Two Reno scientists, who last year discovered a new infectious human
retrovirus they linked to Chronic Fatigue Syndrome, said Monday that
their findings have been replicated and confirmed by the U.S. Food and
Drug Administration.

Dr. Judy Mikovits, one of the lead researchers with the Whittemore
Peterson Institute for Neuro-Immune Disease in Reno, said the FDA's
review of their findings is scheduled to be published in September.

"There has been an issue over whether anybody could replicate our
study, and it will not only confirm our findings but extend our
findings, which is really exciting for us," she said.

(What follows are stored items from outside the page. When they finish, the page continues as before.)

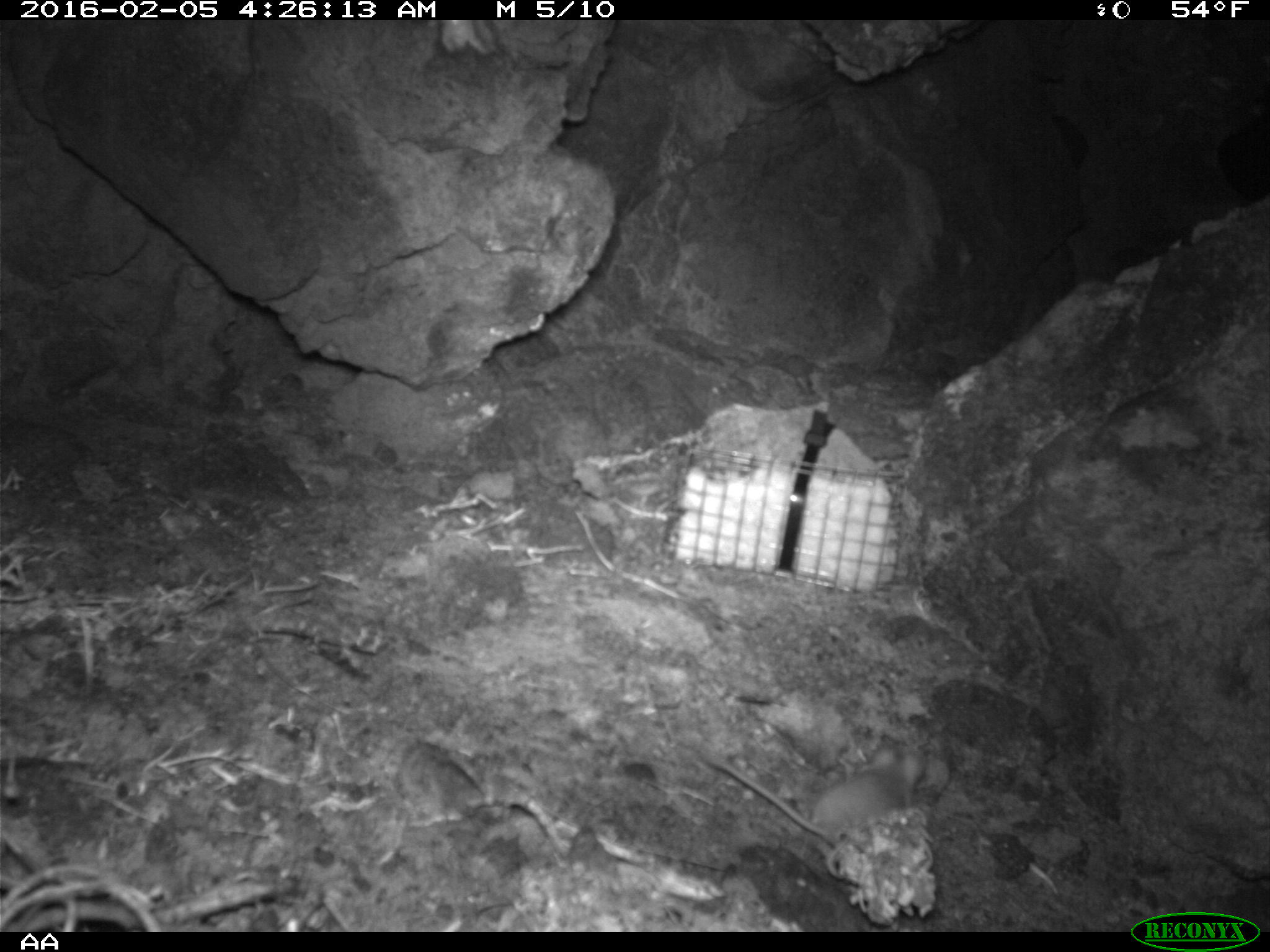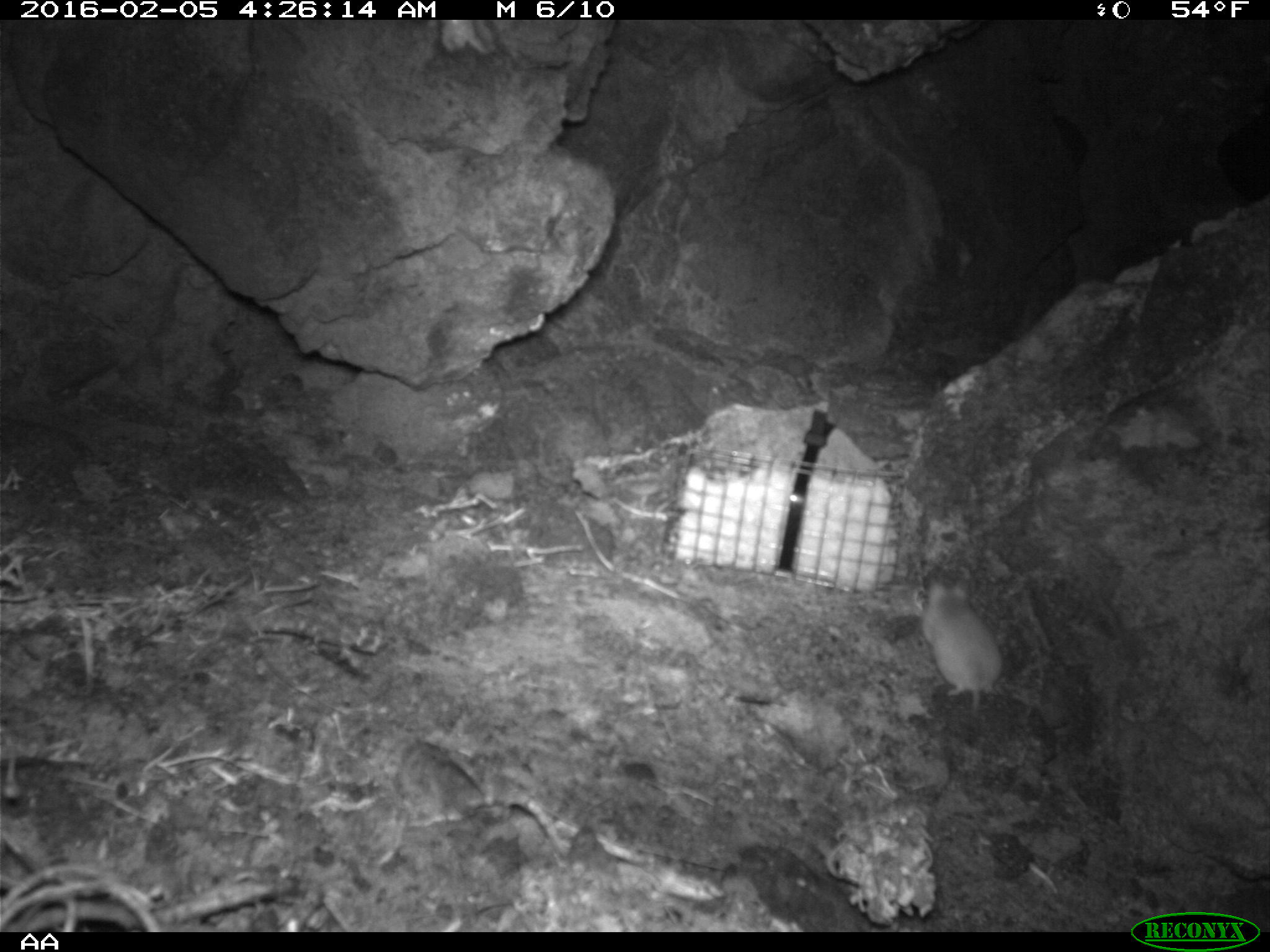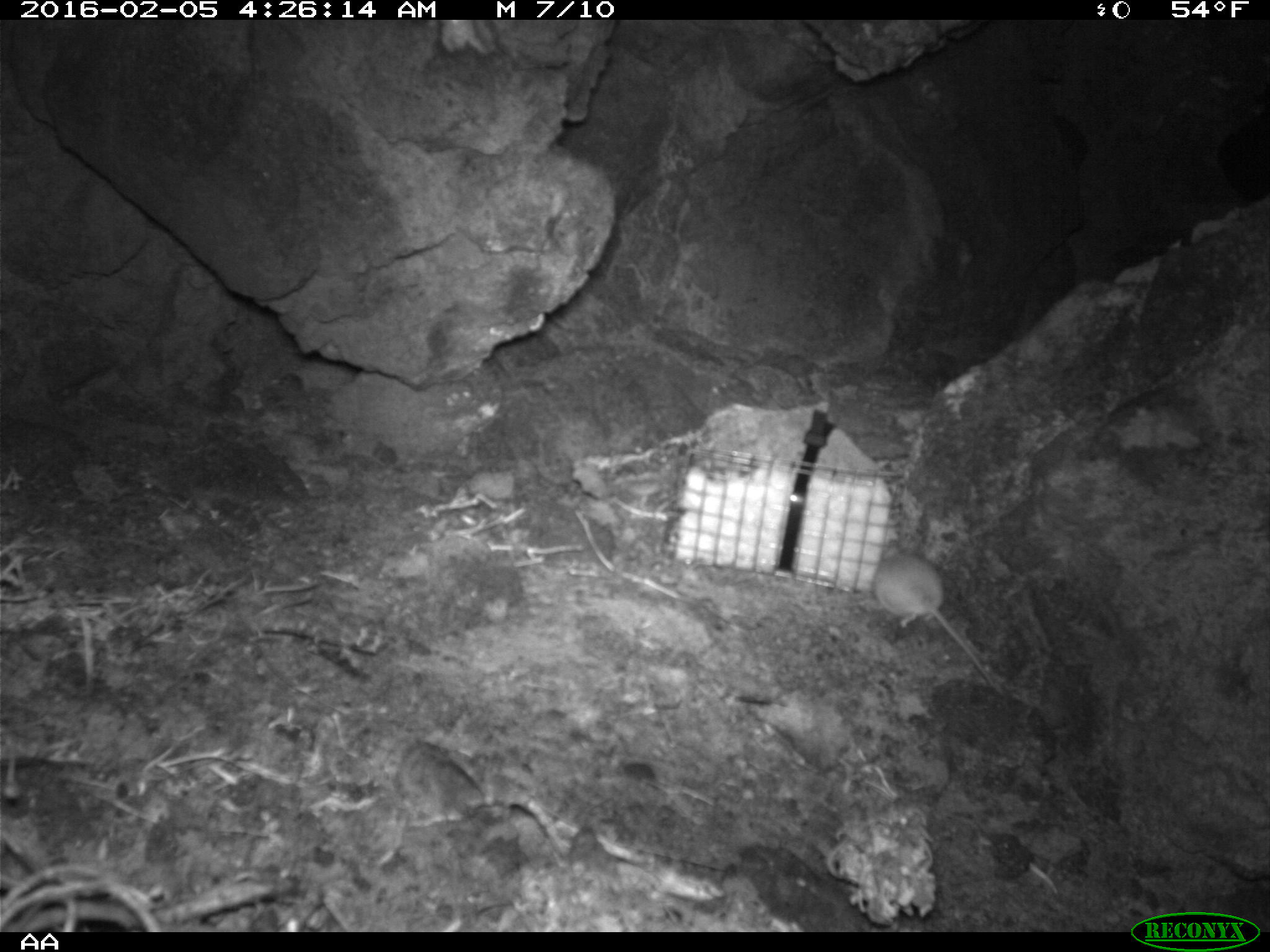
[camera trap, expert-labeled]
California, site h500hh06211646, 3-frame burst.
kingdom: Animalia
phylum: Chordata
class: Mammalia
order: Rodentia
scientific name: Rodentia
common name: rodent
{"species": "rodent (Rodentia)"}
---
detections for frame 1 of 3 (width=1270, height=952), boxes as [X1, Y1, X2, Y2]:
rodent: [693, 750, 947, 853]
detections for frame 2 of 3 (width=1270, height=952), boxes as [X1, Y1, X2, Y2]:
rodent: [920, 575, 1003, 715]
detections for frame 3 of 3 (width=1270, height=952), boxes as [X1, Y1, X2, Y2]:
rodent: [873, 544, 1006, 697]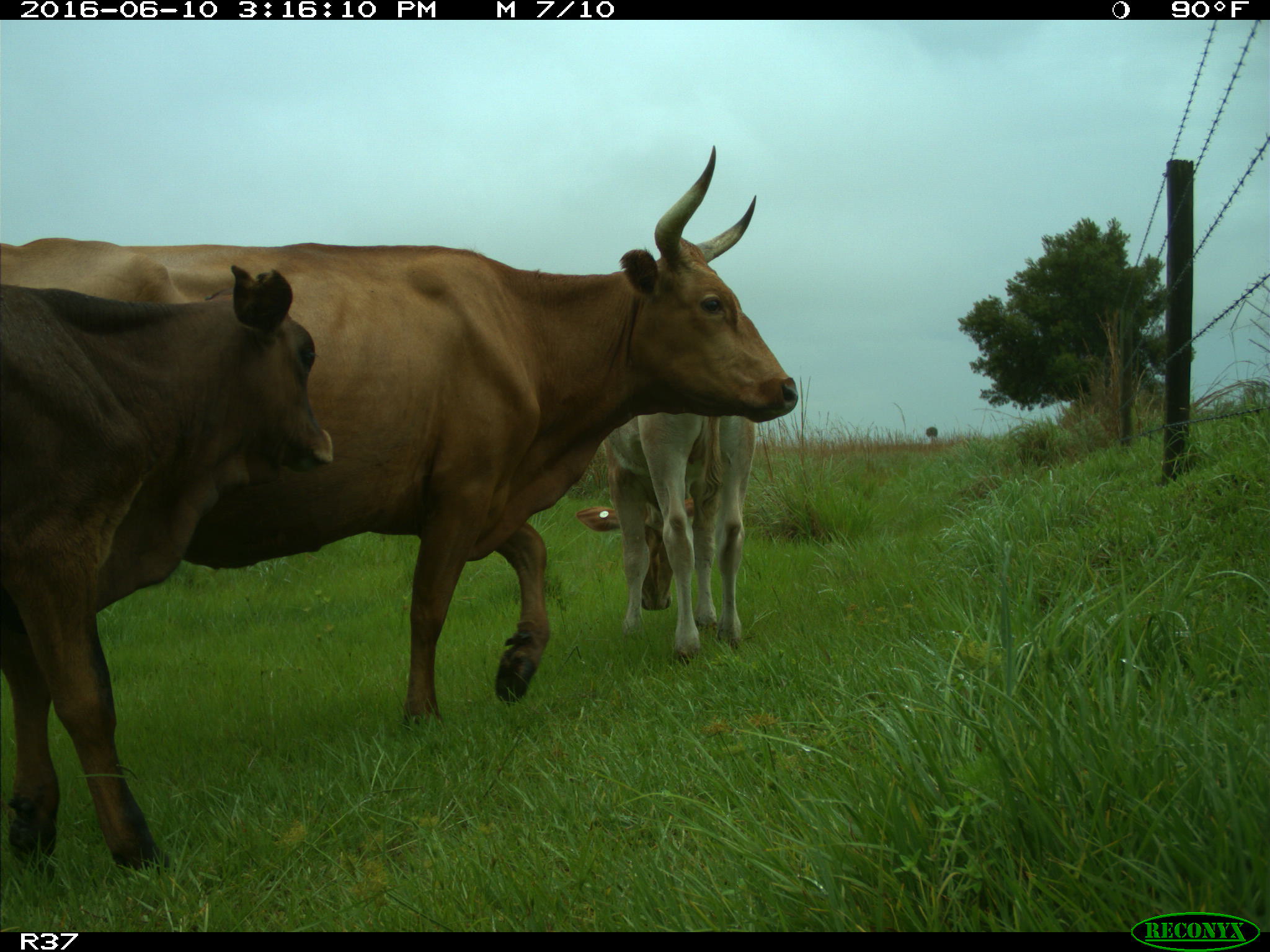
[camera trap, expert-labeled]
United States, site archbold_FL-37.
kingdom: Animalia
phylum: Chordata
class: Mammalia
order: Artiodactyla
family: Bovidae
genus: Bos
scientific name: Bos taurus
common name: domestic cow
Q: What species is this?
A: Bos taurus (domestic cow).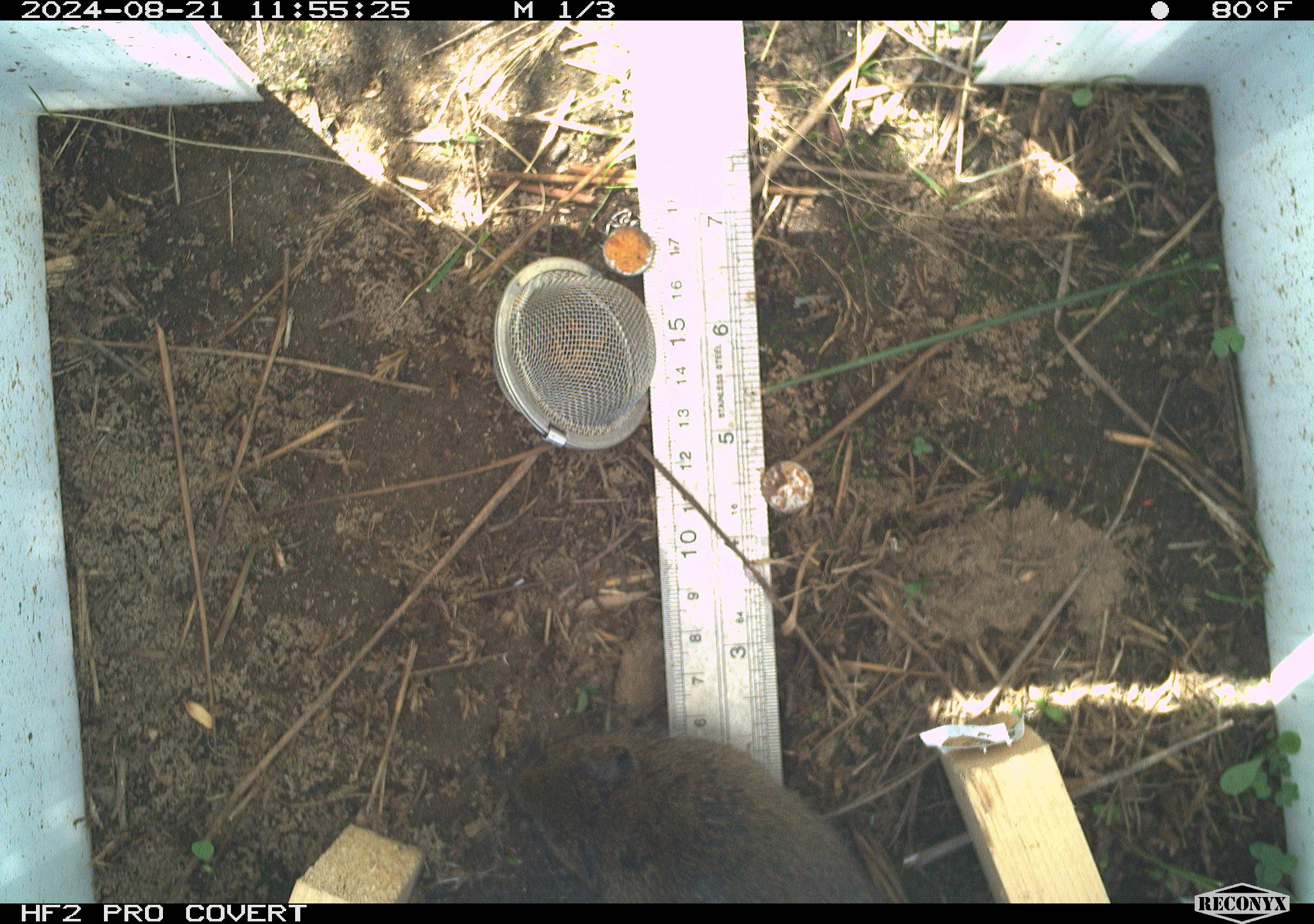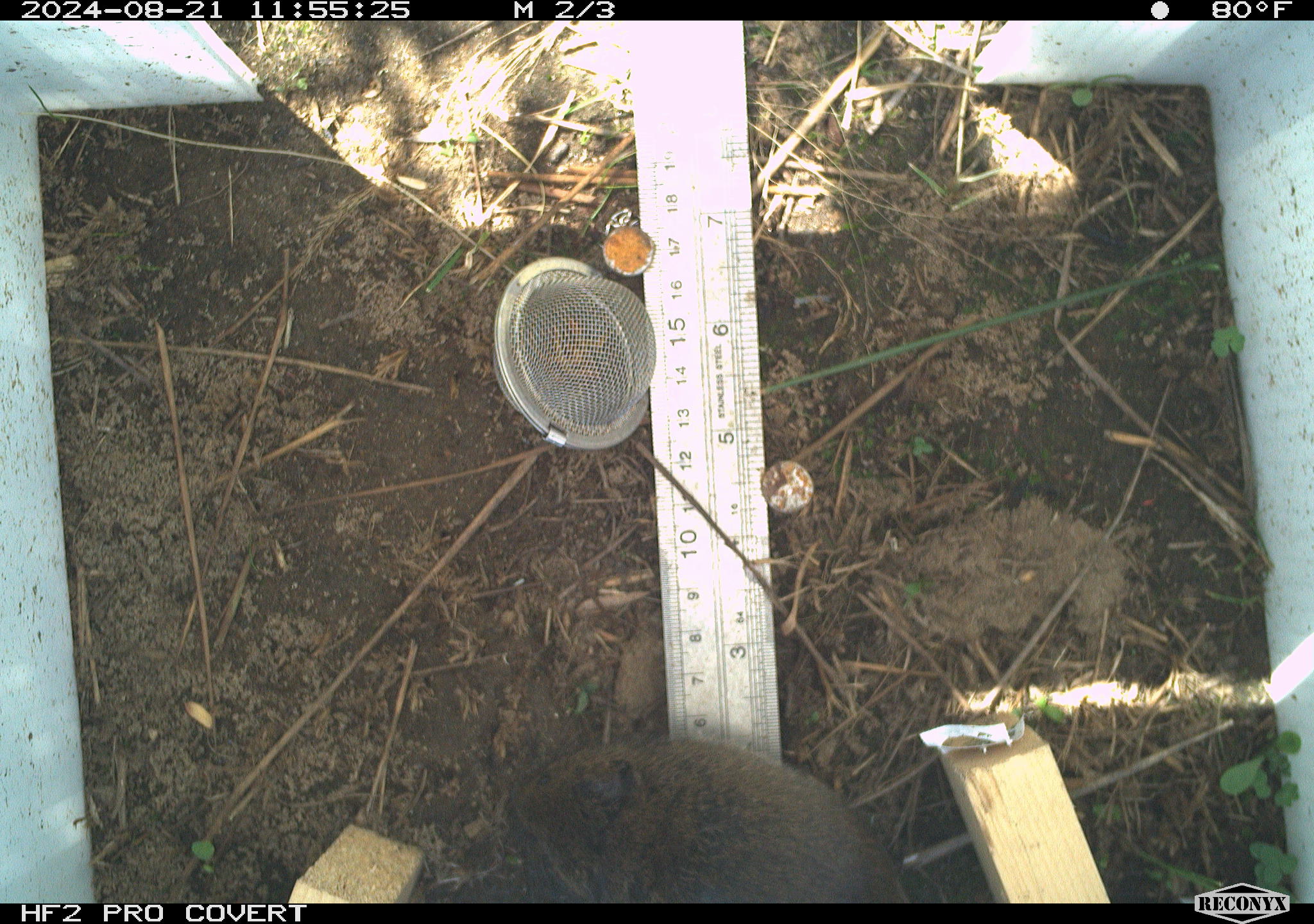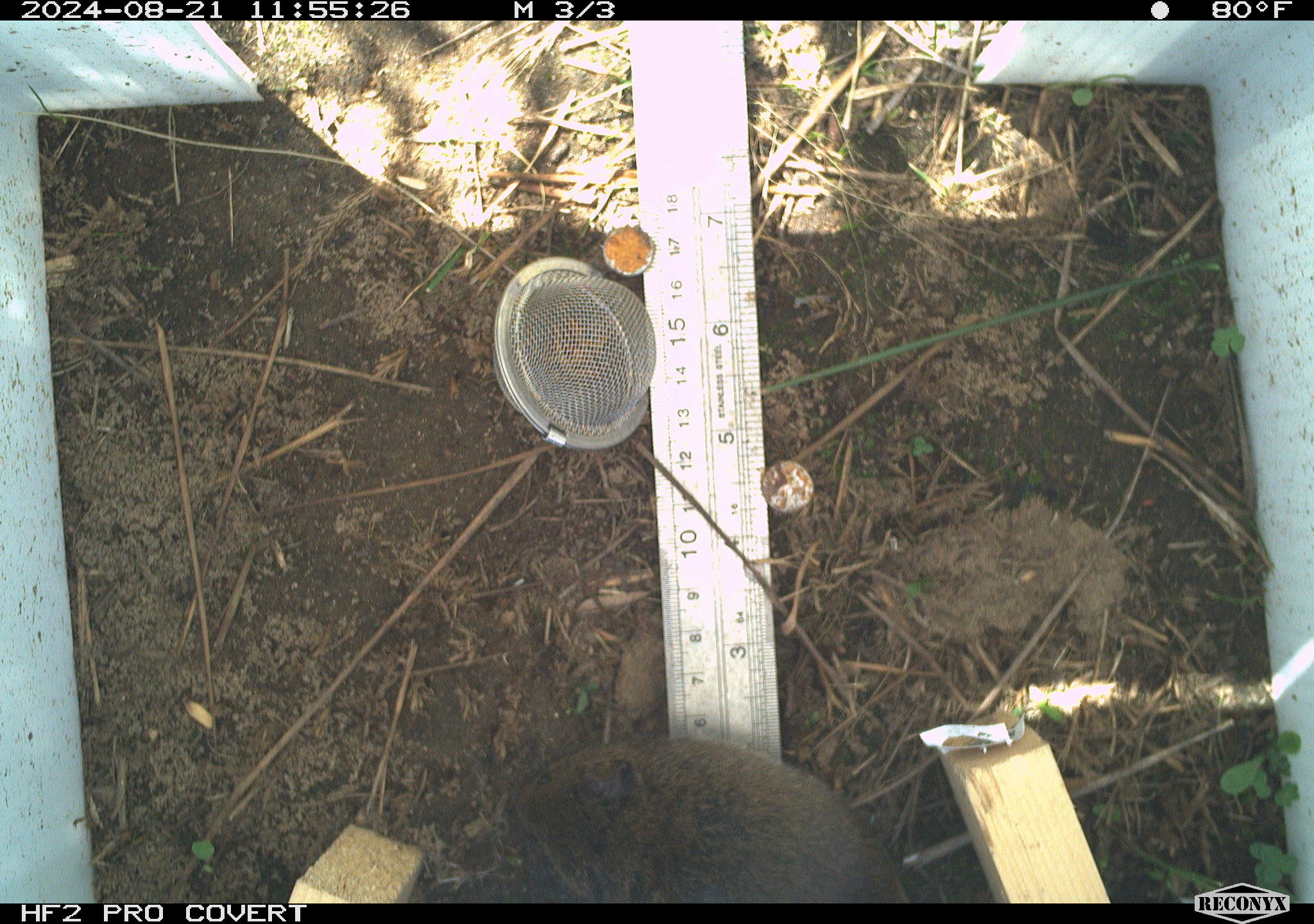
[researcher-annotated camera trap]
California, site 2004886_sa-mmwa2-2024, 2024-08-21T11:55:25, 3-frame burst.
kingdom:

Mikovits said they also have new, unpublished data concerning the
retrovirus, XMRV, that could lead to treatment of Chronic Fatigue

"We have immune system profiles and we can tell by the immune system how the XMRV is doing the damage," she said. "So we could have a diagnostic test to follow clinical treatment and show that people's
immune systems go back to normal. That's the latest data that's really
amazing. That's what we're after."

That data will be published by the end of the year, probably in a
clinical immunology journal, she said.

Lombardi said clinical trials could begin soon at the Whittemore
Peterson Institute, which is relocating from its tiny laboratory on
the University of Nevada, Reno campus to the university's newly opened
Center for Molecular Medicine.

"Actually, we already have been contacted by people who are sending us
tests, perceiving that they may be asked to be part of the clinical
trials," he said.

"I think once the (FDA) paper comes out and once the controversy is
put to rest, the pharmaceutical companies will realize that this is
some very low-hanging fruit for them to make the next transition,"
said Lombardi. "There are so many drugs that have been developed for
HIV, and it's a retrovirus. So there's probably a ton of HIV drugs
that they can go back and re-screen that could be used."

There also are three published drugs that work against XMRV, Mikovits said.

"We totally expect at least one clinical treatment trial before the end of the year," she said. "That is our goal and that's what this new facility is for."